By Doris Schroeder
I’m not speaking of the cattle drives in Dodge City in the 1860 era, although my family did live in Dodge between the first and second year of my life in 1933-34. When we lived on the family farm between ‘43 and ‘46, we had our own version of cattle drives, but of course, there weren’t hundreds of milling livestock!
We moved to the farm after my year of Allen School Kindergarten. When my Dad told me we would be moving there, I had visions of being a cowgirl and riding a horse. He listened to my dreams and never downed my desire to be a cowgirl, he just smiled and said “We’ll see!”

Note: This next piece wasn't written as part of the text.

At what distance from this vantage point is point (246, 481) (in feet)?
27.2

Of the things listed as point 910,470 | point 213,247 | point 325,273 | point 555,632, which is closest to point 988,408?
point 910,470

Both my Mom and I had a lot to learn. We had some chickens we had to feed twice a day, eggs to gather, pigs to bring buckets of feed to in their trough and make sure we wouldn’t get knocked down when they ate like the animals they were…hogs. Most of all, we had to get the cows in from the pasture (my job) and get them into the milking part of the barn. Of course, during that time, my little sister Carol arrived in this world so many times, it was Dad I helped when he was home from his job in Hutch. My job was to give the light by carrying the lantern.
While he was milking, I sometimes went into the middle part of the barn and sang the songs I had learned at the country school. Sometimes the cattle would listen but mostly they kept chewing their cud and looked at me with the most expressionless look on their face. I do believe they had no idea whether I was a cowgirl or not and it didn’t matter to them.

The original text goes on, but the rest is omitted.